As I sat there in front of my television set I was transported back to a time when nobody knew what high definition TVs were. It was a time when nobody cared about polygons and a 45 minute arcade game was considered a good deal. I completely forgot that I was staring at a 1080p display; instead I was transfixed on how beat-up that virtual television screen looked. I was reminded about the rounded edges and the scan lines. It all took me back to my youth in some dark and seedy arcade. It's shocking how effective all of these theatrics are, yet this would be the version I would go back to for precisely that reason.
These visual effects aren't enough to make up for some outdated gameplay, but most gamers should already know what they are getting themselves in for. This is a faithful compilation of a couple ancient arcade games; you're not spending $10 for the advanced gameplay. What you're getting with this game is the very best console port, complete with useful information, achievement points and online play.
Both games also come with an in-game achievement system of sorts.
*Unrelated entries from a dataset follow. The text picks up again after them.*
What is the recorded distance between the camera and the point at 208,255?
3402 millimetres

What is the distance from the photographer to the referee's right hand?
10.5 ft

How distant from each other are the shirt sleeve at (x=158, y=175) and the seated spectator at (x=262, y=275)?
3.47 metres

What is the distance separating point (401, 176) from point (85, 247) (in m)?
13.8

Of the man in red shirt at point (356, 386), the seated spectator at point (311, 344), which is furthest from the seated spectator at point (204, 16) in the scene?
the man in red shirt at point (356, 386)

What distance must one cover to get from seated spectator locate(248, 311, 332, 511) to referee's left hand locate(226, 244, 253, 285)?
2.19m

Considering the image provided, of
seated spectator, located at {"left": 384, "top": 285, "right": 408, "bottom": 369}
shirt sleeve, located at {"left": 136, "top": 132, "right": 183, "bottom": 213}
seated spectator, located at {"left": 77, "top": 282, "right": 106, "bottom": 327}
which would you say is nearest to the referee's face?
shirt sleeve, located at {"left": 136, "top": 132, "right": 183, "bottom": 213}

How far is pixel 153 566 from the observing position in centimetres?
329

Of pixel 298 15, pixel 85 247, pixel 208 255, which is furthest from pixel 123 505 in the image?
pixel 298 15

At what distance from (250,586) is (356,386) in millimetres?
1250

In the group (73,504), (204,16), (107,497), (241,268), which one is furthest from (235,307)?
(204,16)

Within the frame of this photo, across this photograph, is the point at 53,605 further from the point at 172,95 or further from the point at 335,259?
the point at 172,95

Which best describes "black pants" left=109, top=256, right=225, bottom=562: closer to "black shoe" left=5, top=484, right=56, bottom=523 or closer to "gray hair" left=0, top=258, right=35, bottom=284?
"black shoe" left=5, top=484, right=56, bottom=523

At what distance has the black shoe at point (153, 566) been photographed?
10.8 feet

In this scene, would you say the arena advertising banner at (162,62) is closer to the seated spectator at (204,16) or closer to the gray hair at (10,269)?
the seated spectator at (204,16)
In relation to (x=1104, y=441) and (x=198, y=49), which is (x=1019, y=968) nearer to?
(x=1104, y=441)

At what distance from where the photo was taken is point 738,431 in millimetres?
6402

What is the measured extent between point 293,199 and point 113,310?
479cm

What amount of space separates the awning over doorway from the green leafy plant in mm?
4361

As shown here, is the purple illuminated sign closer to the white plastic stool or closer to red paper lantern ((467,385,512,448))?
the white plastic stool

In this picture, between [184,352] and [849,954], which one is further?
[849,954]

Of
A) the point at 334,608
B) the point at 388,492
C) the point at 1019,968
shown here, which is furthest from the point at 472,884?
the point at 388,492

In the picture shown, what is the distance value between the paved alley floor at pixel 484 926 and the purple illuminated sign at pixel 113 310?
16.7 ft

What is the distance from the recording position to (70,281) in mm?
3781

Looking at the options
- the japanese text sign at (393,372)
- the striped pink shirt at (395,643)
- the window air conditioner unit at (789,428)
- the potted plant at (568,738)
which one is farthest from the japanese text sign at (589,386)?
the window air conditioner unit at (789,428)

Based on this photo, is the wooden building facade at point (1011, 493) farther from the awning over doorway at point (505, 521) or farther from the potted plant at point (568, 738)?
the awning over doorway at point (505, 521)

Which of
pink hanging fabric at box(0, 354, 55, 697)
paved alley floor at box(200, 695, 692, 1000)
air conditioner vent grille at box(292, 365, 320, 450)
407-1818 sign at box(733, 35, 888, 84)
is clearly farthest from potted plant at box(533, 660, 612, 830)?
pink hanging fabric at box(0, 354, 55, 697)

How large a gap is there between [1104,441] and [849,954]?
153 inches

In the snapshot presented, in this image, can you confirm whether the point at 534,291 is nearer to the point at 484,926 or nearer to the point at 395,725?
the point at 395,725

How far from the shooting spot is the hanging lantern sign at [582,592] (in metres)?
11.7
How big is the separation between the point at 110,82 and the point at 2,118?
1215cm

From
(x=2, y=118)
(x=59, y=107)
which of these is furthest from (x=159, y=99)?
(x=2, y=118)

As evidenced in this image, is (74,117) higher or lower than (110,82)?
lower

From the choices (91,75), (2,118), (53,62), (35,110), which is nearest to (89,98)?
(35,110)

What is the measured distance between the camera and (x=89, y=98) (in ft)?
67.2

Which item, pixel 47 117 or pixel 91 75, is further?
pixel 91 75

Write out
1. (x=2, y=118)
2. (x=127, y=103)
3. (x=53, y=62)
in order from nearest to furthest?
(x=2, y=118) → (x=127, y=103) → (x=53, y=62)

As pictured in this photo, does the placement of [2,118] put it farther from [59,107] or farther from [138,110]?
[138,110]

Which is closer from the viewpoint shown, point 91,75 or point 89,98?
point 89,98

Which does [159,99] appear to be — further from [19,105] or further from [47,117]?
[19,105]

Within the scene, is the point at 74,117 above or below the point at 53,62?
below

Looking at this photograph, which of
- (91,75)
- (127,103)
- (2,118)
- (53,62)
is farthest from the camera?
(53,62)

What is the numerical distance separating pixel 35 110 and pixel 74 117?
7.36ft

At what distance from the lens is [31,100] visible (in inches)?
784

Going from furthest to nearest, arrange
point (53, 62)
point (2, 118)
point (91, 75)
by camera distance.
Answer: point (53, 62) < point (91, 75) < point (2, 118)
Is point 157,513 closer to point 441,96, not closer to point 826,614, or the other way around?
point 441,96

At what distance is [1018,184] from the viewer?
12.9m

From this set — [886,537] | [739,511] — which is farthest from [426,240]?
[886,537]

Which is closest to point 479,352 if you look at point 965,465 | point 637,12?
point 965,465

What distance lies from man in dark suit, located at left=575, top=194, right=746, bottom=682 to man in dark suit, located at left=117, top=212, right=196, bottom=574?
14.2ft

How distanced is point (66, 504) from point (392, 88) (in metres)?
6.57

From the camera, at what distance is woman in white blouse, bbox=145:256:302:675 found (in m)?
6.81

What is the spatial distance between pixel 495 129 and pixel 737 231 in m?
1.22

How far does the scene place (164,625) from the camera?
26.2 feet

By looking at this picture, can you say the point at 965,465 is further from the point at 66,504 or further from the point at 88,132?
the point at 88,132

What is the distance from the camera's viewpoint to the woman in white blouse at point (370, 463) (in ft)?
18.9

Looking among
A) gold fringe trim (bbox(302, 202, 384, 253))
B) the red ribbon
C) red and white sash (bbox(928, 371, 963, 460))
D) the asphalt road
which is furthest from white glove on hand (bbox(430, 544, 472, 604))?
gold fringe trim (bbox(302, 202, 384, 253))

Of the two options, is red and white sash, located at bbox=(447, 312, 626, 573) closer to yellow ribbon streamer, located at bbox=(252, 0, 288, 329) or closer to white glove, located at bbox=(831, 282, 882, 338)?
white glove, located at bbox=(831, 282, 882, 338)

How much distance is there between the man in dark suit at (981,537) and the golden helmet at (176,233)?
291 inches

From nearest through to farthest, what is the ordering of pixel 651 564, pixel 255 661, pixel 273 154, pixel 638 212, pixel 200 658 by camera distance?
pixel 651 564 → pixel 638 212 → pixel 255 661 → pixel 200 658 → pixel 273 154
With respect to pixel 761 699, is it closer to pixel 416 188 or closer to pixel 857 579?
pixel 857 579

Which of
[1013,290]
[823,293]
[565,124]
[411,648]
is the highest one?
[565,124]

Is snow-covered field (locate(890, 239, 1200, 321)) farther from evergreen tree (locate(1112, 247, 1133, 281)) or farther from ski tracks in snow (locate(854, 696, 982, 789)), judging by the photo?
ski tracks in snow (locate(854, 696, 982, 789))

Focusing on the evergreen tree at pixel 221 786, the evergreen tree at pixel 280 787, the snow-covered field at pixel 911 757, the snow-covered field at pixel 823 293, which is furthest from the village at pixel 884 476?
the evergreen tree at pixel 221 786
As you play through each title a series of challenges will pop up, rewarding you with a series of bonus features if you complete them. This may not be enough of a reason to get you to play the game for hundreds of hours, but I found myself playing through each game for a fifth or sixth time just to see if I could complete the challenges. These challenges may be an artificial way of enhancing the game's life, but it definitely worked on me.
Final Fight: Double Impact may not be full of surprises, especially if you're the type of gamer who grew up on these arcade games. However, I have a hunch that there are a lot of Final Fight fans that never gave Magic Sword proper respect. Hopefully this Xbox Live Arcade release will remind people how great these arcade cabinets were. Perhaps it won't be long before we see other classic Capcom arcade games hit the system, perhaps Gun.Smoke or Strider. No matter what the future holds for Capcom, fans of classic arcade games should give Final Fight: Double Impact a shot.